Top of Data for this task

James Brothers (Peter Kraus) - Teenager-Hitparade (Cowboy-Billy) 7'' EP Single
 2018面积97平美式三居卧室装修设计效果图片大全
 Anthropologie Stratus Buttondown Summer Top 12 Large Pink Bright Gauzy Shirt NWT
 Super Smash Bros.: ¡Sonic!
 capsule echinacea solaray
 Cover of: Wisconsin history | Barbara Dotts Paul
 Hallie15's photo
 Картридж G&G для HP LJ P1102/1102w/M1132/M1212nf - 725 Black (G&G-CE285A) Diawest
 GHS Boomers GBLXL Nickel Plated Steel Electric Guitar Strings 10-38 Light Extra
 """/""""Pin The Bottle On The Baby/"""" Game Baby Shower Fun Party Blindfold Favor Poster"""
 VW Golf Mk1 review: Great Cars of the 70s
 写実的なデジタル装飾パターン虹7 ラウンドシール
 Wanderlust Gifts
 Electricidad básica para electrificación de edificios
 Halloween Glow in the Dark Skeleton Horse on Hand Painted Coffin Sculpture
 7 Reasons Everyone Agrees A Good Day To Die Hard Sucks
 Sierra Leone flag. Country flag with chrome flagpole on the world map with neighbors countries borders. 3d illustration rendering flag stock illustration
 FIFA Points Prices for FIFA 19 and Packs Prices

Bottom of Data for this task

Work order
Retype exactly the line with "写実的なデジタル装飾パターン虹7 ラウンドシール" and each line after it until the records end, and include no other line.

Answer to this exercise
 写実的なデジタル装飾パターン虹7 ラウンドシール
 Wanderlust Gifts
 Electricidad básica para electrificación de edificios
 Halloween Glow in the Dark Skeleton Horse on Hand Painted Coffin Sculpture
 7 Reasons Everyone Agrees A Good Day To Die Hard Sucks
 Sierra Leone flag. Country flag with chrome flagpole on the world map with neighbors countries borders. 3d illustration rendering flag stock illustration
 FIFA Points Prices for FIFA 19 and Packs Prices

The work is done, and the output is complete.